Mexican President Enrique Peña Nieto on Saturday tweeted while reviewing the damage in Oaxaca state: “At the moment the greatest damage has been to the Ixtaltepec bridge, which should be rebuilt, and structures with previous damage that collapsed.”
He said government workers were fanning out in Juchitan to provide help to anyone who needs it. He later tweeted that he was evaluating the damage from the Sept. 7 temblor in the town of Jiquipilas in the state of Chiapas, which borders Guatemala.
Pérez de Acha, the volunteer coordinator in Mexico City, said she and others are “trying to help wherever we can in a city where, at least in my neighborhood, there are fallen buildings every four or five blocks.”

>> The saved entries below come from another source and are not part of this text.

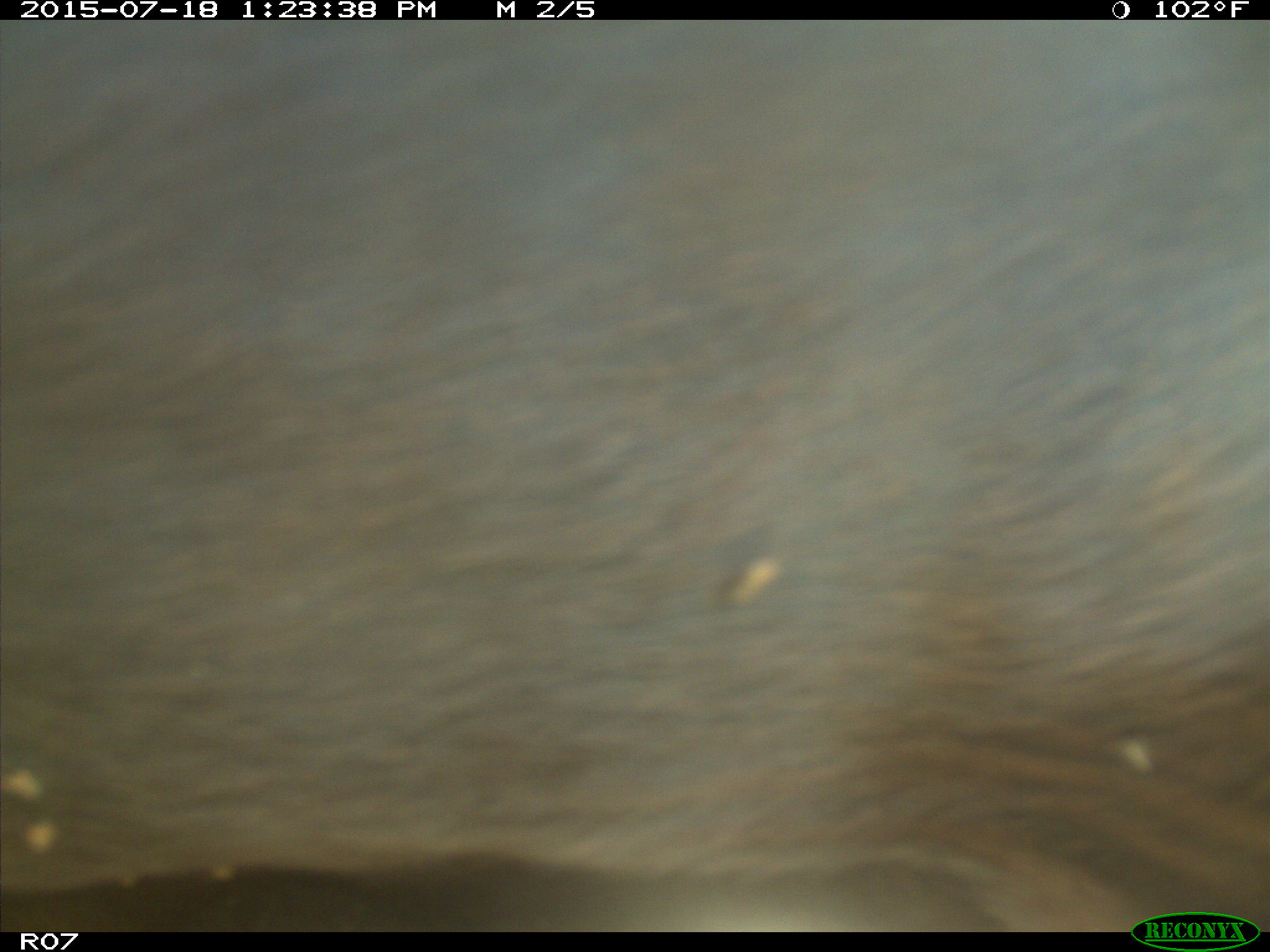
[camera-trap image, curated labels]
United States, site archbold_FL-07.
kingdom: Animalia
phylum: Chordata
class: Mammalia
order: Artiodactyla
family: Bovidae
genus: Bos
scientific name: Bos taurus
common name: domestic cow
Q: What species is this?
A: Bos taurus (domestic cow).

People are suffering from a sense of loss, worry and disorientation to the point of dizziness, she said. “If an ambulance goes through the street we all relate it to the sound of the alarm, and people jump and are startled.”
She and others sprang into action the day after Tuesday’s quake, when it became clear that rumor and misinformation were causing people to rush to locations to provide help or supplies where none was needed.
Using a Google forum, they created a database of requests and a database of people with supplies and services they can provide, which they verified and then matched.
A tweet from the center on Sunday showed “a house full of volunteers” working to connect requests with supplies on a real-time, verified map.
The goal is “to connect one with the other so citizens who want to help know where to go, and to direct them to where the help is most needed,” Pérez de Acha said. ” Now the government is using our maps to mobilize their own resources.”
While her neighborhood was hard hit, it is also among the most affluent in the capital, she said.
“We have a lot of resources here,” she said. “There are a lot of rural places very affected by the earthquake outside of Mexico city.”
Her group is working with someone who has 100 trucks that can be mobilized immediately, she said. And the needs are many: food, construction tools, shovels, camping tents for people without homes.
“Every single thing that has to do with a disaster to help people left without homes to help volunteers, from personal hygiene products to bottled water,” she said.